Students find relief after SAT subject tests, optional essay are discontinued


Peter Pu

The SAT Subject Tests and optional SAT Essay will be discontinued.

Louis Auxenfans, Reporter

The College Board announced Jan. 19 that it would discontinue the SAT Subject Tests and optional SAT Essay, leaving mixed feelings among students and making way for other means of measuring academic ability.

We have been seeing the writing on the wall for these two particularly things in our business for years. I think that COVID really just sped up the sinking of the Titanic.

— Patty Kovacs

The College Board indicated in a statement that eliminating the subject tests and essay is part of a process to “reduce and simplify demands on students” that was accelerated by the pandemic. With the “expanded reach of AP and its widespread availability,” the subject tests are no longer necessary for students to showcase their skills.

College counselor Patty Kovacs anticipated that the College Board would discontinue the subjects tests and essay due to the diminishing financial returns and declining demand.
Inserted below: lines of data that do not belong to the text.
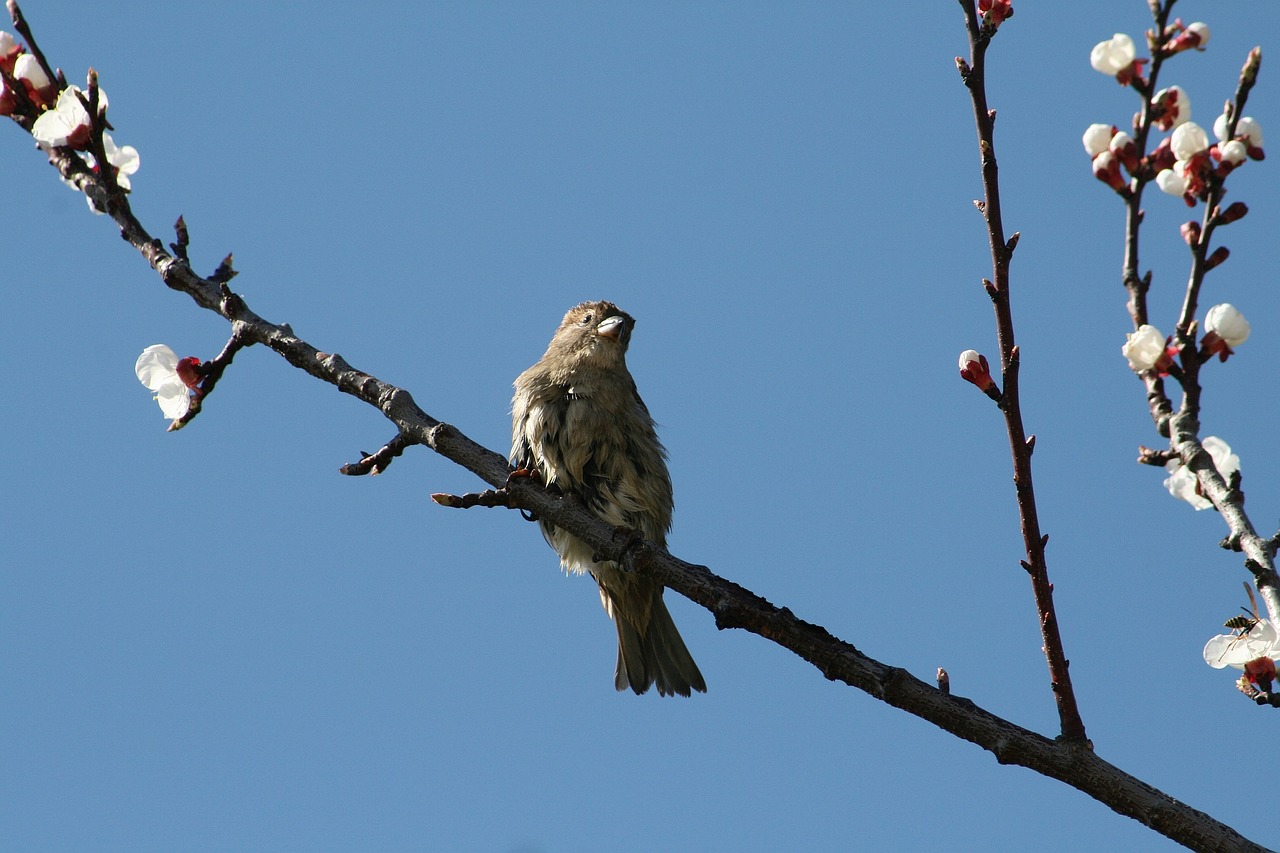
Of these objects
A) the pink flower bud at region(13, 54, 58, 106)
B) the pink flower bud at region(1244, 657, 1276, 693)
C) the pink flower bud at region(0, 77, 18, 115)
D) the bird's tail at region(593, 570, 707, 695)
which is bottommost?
the pink flower bud at region(1244, 657, 1276, 693)

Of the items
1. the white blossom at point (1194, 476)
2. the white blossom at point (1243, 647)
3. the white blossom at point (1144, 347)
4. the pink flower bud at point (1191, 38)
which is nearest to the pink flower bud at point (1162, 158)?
the pink flower bud at point (1191, 38)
“We have been seeing the writing on the wall for these two particularly things in our business for years,” Ms. Kovacs said. “I think that COVID really just sped up the sinking of the Titanic.”

For both juniors and seniors, the news served as validation that standardized tests are not the best way to measure student’s abilities for the college application process.

Junior Will Trone, who was planning to take the SAT with essay in March, said the news reduced his stress and demonstrated the changing landscape of standardized testing.

“I think the SAT subject tests have started to be less important, less telling for colleges,” Will said. “It’s good that the College Board is willing to take a look at their tests, their processes, reevaluate and make changes accordingly. I really think it is a positive step.” 

Looking back, senior Elizabeth Lin said it was a good move for the College Board to take away the subject tests because it relieves the stress associated with testing.

“It’s shown that perhaps colleges can begin to shift away from standardized testing to look at other ways to judge applicants and consider applicants,” she said, adding that because not every student performs well on standardized testing, they should not be judged only on that. 

However, the news was disappointing for junior Maya Mubayi, who was studying 10 hours a week during the summer for the SAT Math Level 2 and Chemistry Subject Test. 

“I did find it really stressful just because I feel like there are other ways I would rather spend my summer,” Maya said.

But, Maya also found it relieving that the College Board canceled the subject tests because she said she doesn’t agree that standardized testing accurately measures academic ability. 

“I just think that they never really tested how good you are, it’s just one day of your life that they are testing you on,” Maya said. “It’s like a day of testing that doesn’t show as much as an entire school year.”  

Ms. Kovacs said she is glad with the decision and that the new testing strategy may make college admissions better.

 “It’s one time-suck and money thrown into the maw of college admissions,” Ms. Kovacs said. “The rigor of the classes that you take in high school and your performance in them and your engagement in the community… is much more important.”